Las tres narrativas existen en periodos liminales, se mueven en un terreno resbaloso “que no es sólido ni es líquido, sino escurridizo y ebullente” [3]. En este sentido cada ciclo histórico emula una utopía, un término acuñado por primera vez en 1516 por Tomás Moro que por una parte se inspiró en la descripción de Platón de una ciudad ideal. Es un término que combina el concepto del no lugar y el buen lugar, una proyección mítica de deseos para ser alcanzados, deseos que pueden estar fuera del tiempo. Por otra parte se inspiró en el descubrimiento del ‘Nuevo mundo’ que creó interés en la posibilidad de que existiera tanto una utopía bíblica: un Edén prístino antes de la caída o la época del Espíritu Santo; como una utopía clásica y mitológica: Atlantis. Los textos de la conquista crearon imágenes utópicas y a menudo monstruosas, y a la vez se volvieron fuentes para la invención y la búsqueda por otras utopías.
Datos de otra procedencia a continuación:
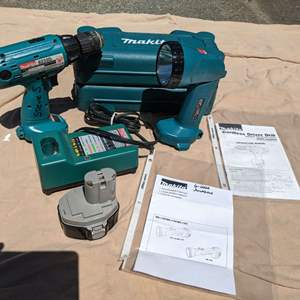 Lot # 140 - Makita 14.4 V Cordless Drill, Light (ML140), Charger and Accessory Pack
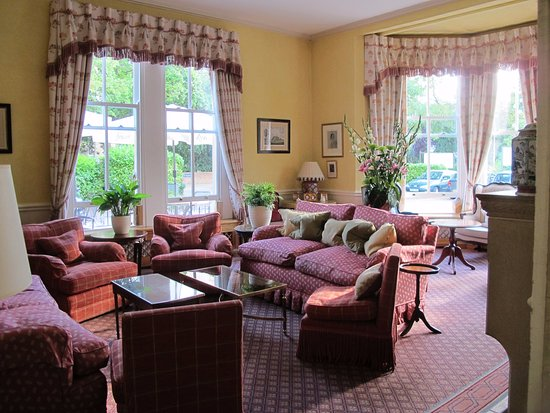 Cotswold Lodge Hotel: lounge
Durante el Renacimiento el deseo o la necesidad de tener una utopía llegó a ser sumamente influenciado por las creencias de los franciscanos que se basaba en la estructura tripartita de la humanidad propuesta por Joaquín de Fiore (1142 - 1202) [4]. El dividió la historia de la humanidad en tres tiempos: el tiempo del Antiguo Testamento; el del Nuevo Testamento; y el tiempo del Espíritu Santo, el cual duraría mil años y para la orden franciscana el descubrimiento del nuevo mundo era una señal de que el tiempo del Espíritu Santo estaba a punto de realizarse. Los franciscanos intentaron crear una Iglesia Indiana en la Nueva España, la cual iba a ser vehículo para alcanzar la tercera edad de la humanidad en donde el “world would be one vast monastery, in which all men would be contemplative monks rapt in mystical ecstasy… and this new version of the Kingdom of the Saints would endure until the Last Judgement” [5]. La narrativa de Hernando de Rivas ubica el resurgimiento de utopía al principios del siglo XVI y el intento de crear la Iglesia Indiana. En la misma manera que los textos que conciernen el Nuevo Mundo, Boullosa crea una narrativa en donde una utopía clásica está ubicada al lado de una bíblica. El texto de Hernando de Rivas proporciona un punto de referencia para introducir el mito de Atlantis al Nuevo Mundo, pero al incluir la comunidad de L’Atlàntide en un tiempo y espacio futuros, Boullosa agrega otra capa a la recreación de la utopía.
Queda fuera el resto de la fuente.